━━━━━ EXCERPT PROVIDED

As a multidisciplinary artist with a background in architecture, Chong Yan has always been intrigued by the intersection between physical and virtual realities. Delving deeper into that realm, he began merging machine learning, visual arts and storytelling to create cutting-edge art installations, which challenge the perception of space, reality and experience. His latest – Atl-Aequus and the Five Phases presents a deep dive into a mythological world filled with surreal landscapes, futuristic artefacts that help expand the boundaries of space, time and spiritual identity.
World-building is pretty heavy-duty stuff, how did you get into it?
I was trained as an architect and worked in the corporate architectural world where there’s always been a fundamental understanding of spatial quality and spatial atmosphere and things like that. But in the world of architecture, there’s also limitation. The great thing about world-building is that you can literally do things without the confinement of physics; you can even create the law of society. It’s like you’re designing a whole new ecosystem and planet.
What was the inspiration behind Atl-Aequus and the Five Phases?

━━━━━━━━━━

WHAT TO WORK ON
1. In the interview excerpt, copy the passage between "As a multidisciplinary" and "get into it?", inclusive, substituting "place" for "space".
2. Using the interview excerpt, answer each item on its own line:
(a) What was Chong Yan trained as?
(b) What is the title of his latest installation?
(c) Besides working without the confinement of physics, what does he say world-building lets you create?

━━━━━ SOURCE MATERIAL

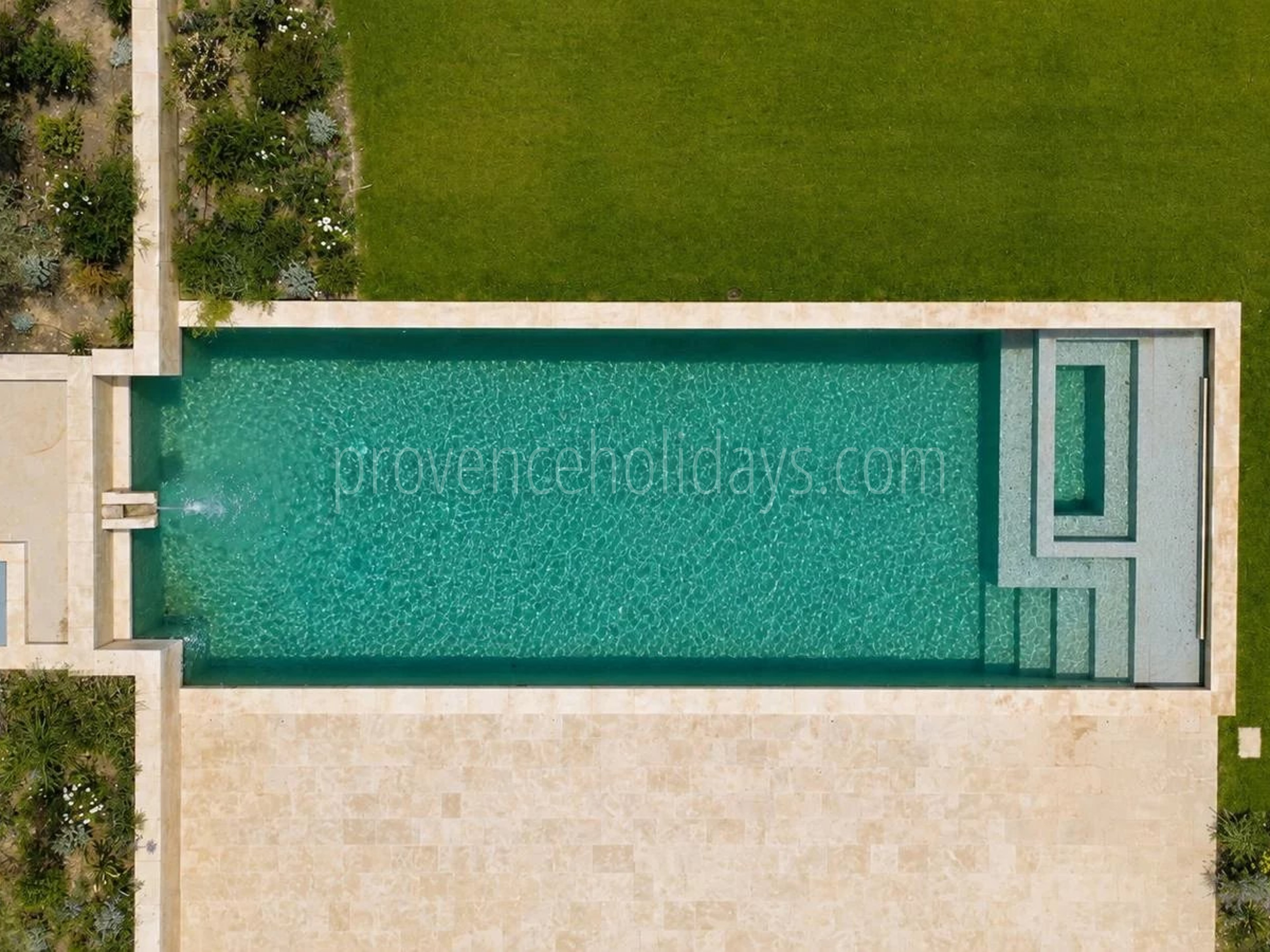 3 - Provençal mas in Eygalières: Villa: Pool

━━━━━━━━━━
━━━━━ SOURCE MATERIAL

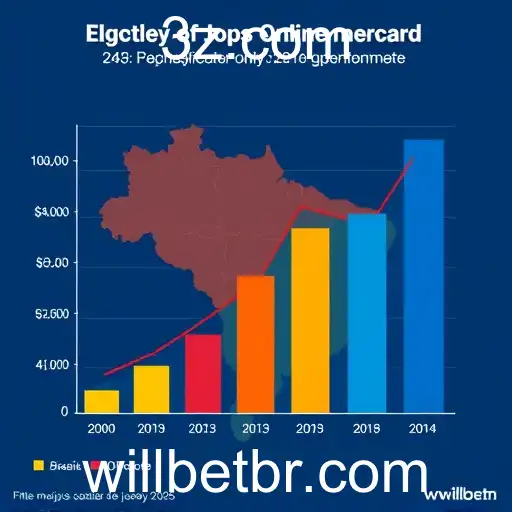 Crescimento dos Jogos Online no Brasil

━━━━━━━━━━
━━━━━ SOURCE MATERIAL

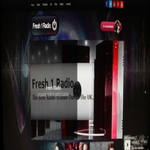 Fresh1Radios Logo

━━━━━━━━━━

PROBLEM SOLUTIONS
1.
As a multidisciplinary artist with a background in architecture, Chong Yan has always been intrigued by the intersection between physical and virtual realities. Delving deeper into that realm, he began merging machine learning, visual arts and storytelling to create cutting-edge art installations, which challenge the perception of place, reality and experience. His latest – Atl-Aequus and the Five Phases presents a deep dive into a mythological world filled with surreal landscapes, futuristic artefacts that help expand the boundaries of place, time and spiritual identity.
World-building is pretty heavy-duty stuff, how did you get into it?

2.
(a) An architect.
(b) Atl-Aequus and the Five Phases.
(c) The law of society.